START SELECTED TEXT
Practitioners also questioned whether it was appropriate for the physician to decide the K-level for an amputee. CMS clarified that it does not expect the physician to state a K-level for the patient, but the documentation on functional capabilities and general health status need to support the ultimate K-level device the patient is prescribed.
Besides offering recommendations on how to rewrite the template, several practitioners had strong opinions about how the template was regarded in their professions. One opinion held by O&P practitioners who called in was that it is important for them to collaborate with physicians to compile the necessary information for CMS. But they said they found it unfair that liability falls on the O&P provider if the physician fails to cooperate. Several O&P practitioners have found this problem occurs often with surgeons, who will amputate a leg, but then say they will not provide a prescription for a prosthesis. Because CMS does not have the authority to change that rule, they recommended the industry take it up with Congress.
CMS stated physicians were not prohibited from referring the patient to a licensed clinical medical professional, such as a physical therapist, or for physicians to consult a myriad of medical professionals.
END SELECTED TEXT
START SUPPLIED INFORMATION
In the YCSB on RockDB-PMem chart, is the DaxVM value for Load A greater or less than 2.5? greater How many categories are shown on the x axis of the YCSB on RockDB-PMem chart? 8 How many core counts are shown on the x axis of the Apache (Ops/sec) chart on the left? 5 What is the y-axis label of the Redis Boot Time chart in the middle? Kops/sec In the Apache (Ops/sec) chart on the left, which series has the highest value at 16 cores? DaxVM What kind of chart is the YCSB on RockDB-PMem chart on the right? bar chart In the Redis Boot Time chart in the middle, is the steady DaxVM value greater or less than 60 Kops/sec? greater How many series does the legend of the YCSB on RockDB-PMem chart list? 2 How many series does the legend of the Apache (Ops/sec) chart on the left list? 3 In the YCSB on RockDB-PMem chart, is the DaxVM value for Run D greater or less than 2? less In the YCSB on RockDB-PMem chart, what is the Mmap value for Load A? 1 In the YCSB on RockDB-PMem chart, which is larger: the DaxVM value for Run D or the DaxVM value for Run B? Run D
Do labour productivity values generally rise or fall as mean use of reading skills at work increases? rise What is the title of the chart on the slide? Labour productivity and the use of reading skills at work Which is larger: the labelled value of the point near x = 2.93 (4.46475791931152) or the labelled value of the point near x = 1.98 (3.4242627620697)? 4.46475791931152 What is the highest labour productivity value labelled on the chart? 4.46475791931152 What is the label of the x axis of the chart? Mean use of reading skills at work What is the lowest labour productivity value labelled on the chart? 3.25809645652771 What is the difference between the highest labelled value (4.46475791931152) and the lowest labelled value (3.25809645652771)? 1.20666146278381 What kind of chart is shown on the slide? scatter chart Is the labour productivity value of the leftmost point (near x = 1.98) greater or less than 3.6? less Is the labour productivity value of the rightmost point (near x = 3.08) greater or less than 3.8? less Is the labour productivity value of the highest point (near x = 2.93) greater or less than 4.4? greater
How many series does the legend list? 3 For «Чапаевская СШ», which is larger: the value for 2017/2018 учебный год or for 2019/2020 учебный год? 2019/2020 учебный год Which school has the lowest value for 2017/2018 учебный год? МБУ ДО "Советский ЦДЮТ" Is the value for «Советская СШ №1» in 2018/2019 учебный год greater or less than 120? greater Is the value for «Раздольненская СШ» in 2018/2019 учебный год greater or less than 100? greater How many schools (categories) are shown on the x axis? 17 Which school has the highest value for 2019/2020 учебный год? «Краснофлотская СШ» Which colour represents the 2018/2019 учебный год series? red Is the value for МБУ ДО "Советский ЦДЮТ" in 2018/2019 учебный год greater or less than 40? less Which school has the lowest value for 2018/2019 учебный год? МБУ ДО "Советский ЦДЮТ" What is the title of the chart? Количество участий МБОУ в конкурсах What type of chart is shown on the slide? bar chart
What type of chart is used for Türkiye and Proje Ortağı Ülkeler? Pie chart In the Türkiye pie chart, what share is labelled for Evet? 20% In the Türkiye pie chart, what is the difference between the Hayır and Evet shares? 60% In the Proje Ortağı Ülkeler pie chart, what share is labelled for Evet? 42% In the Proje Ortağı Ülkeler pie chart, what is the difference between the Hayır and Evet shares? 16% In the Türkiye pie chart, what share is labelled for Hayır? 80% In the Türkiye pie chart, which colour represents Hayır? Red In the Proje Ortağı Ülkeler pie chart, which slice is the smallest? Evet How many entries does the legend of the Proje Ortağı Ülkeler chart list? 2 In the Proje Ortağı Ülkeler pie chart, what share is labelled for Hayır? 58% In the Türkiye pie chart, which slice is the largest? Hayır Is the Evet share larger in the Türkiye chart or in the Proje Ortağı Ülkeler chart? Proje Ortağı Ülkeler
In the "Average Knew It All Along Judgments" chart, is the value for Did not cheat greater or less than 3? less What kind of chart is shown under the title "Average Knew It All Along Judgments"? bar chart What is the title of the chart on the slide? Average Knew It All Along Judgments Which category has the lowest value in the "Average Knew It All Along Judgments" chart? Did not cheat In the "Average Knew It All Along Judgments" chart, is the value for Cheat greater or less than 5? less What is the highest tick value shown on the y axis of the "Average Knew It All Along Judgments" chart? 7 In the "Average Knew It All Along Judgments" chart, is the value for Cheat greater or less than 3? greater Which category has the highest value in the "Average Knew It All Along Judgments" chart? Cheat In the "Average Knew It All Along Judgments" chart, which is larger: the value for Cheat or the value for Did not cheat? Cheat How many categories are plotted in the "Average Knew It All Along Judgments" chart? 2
END SUPPLIED INFORMATION
WHAT IS NEEDED:
Retype, word for word, the portion of the text on the CMS prosthesis documentation template that starts with "CMS stated physicians" and continues through "of medical professionals.".

RESULT OF THE EXERCISE:
CMS stated physicians were not prohibited from referring the patient to a licensed clinical medical professional, such as a physical therapist, or for physicians to consult a myriad of medical professionals.